The day my wife and I got married we were given some advice.  A friend nef mine put my hand on top of my wife’s hand.  He said, “take a good look.”  That was the last time I was going to have the upper hand. After 10 years of marriage I learned that was complete garbage.  What I’ve experienced is the wife isn’t always right and she doesn’t always have the upper hand.

The Wife Isn’t Always Right

Many have told me that the key to a marriage is that in a disagreement just say “yes dear.”  I truly believe that why so many marriages have failed is because the line “yes dear” was used one time too many.  It may be strange to believe, but indeed women are not always right.  Shocking, I know!  I don’t think anyone truly believes this.  However, this myth gets passed on from generation to generation.

Now I’m not in no way trying to say that man is always right.  That’s far from the truth.  I’m sure I lost many readers at the first hint that a woman isn’t anything but correct all the time.  However, what I’ve realized in my own relationship is that we have to communicate.  In the few times my wife and I have argued it is because communication was broken down.  There was something intervening and creating a barrier between what she was saying and what I was saying.  That doesn’t make her right, or me right.  Realizing you are wrong is also important.  I know I’ve been wrong.  In reality I’m sure Jolene has realized she has been wrong many times too.

A willingness to dismiss communication by saying “yes dear” only allows you to dismiss a topic.  After a while things will fester in your subconscious, and later maybe one will blow up.  With Jolene, the times i have said yes dear has only made it worse.  Now, I don’t claim to have the best relationship in the world.  However, I know with certainty that communication is key to a healthy relationship.  That communication is only guaranteed when both partners come to the table equally.  There can’t be any handicaps given because you are one gender or another.

Go to Bed Angry

I’m not telling you to go to always go to bed angry.  During my wedding reception I was told by my grandparents to never go to bed angry at each other.  I’ve tried that, and for the most part that has worked.  There has been a couple times that going to bed angry was necessary.  It allowed our minds to reset.  It allowed us to get some sleep.  It allowed us to calm down.  It allowed us to pray about it.  It allowed us to communicate with level minds.  I’ve realized we can’t always accept everyones advice in its entirety.  Most advice is truly given to help, but sometimes that advice doesn’t work for everyone.

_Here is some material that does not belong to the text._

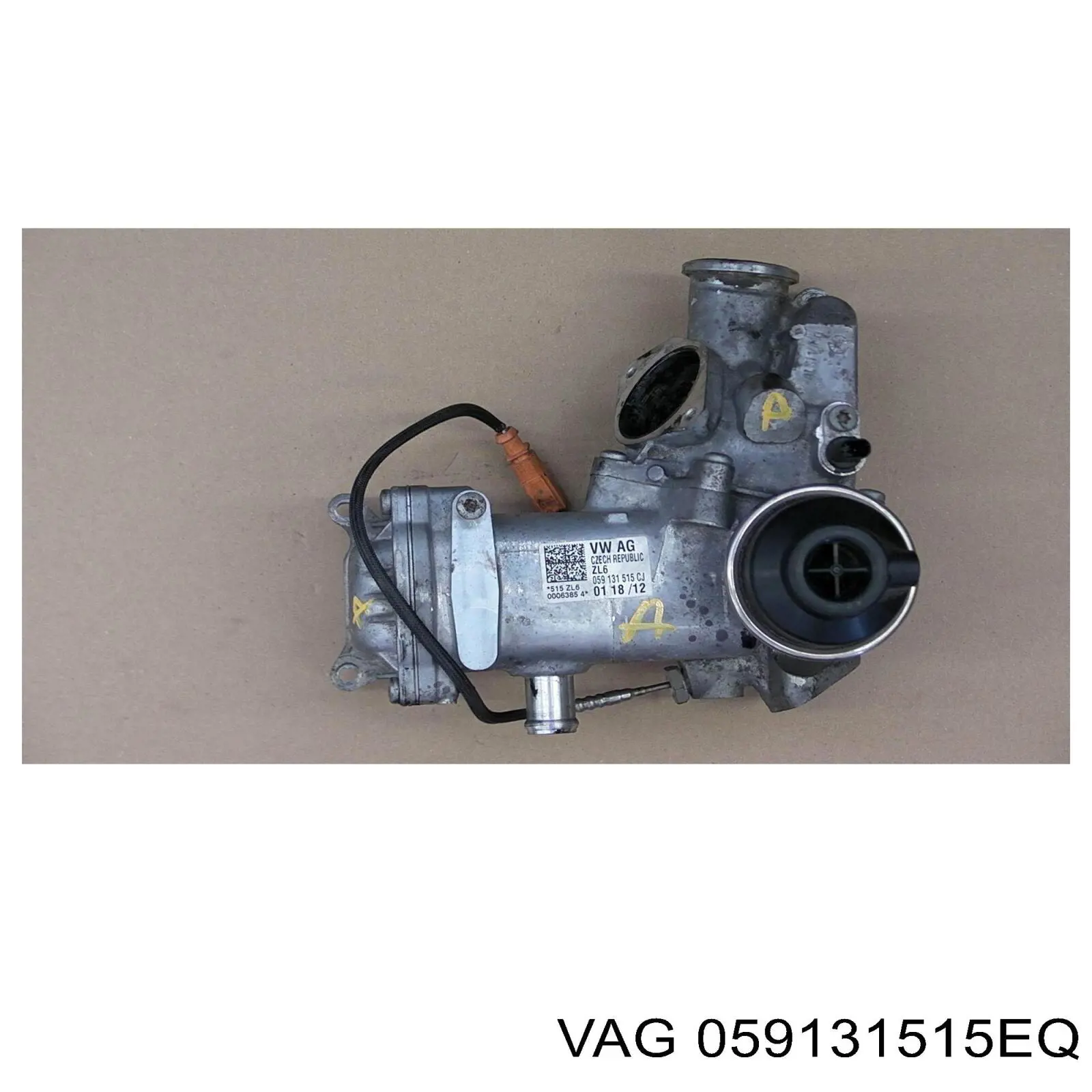 Купити 059131515EQ VAG Радіатор системи EGR рециркуляції вихлопних газів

It’s the same with children.  As a parent you will have lots of people telling you how to raise a child.  Some people will tell you the complete opposite of what someone else said.  In the end of the day, you will decide what’s best for your specific situation.  What really matters is you raise a child to maturity, with cognitive skills to adapt and excel into society.  Most of all, keep the child alive.  Seriously, those little boogers like to find ways to kill themselves walking in streets and sh#&.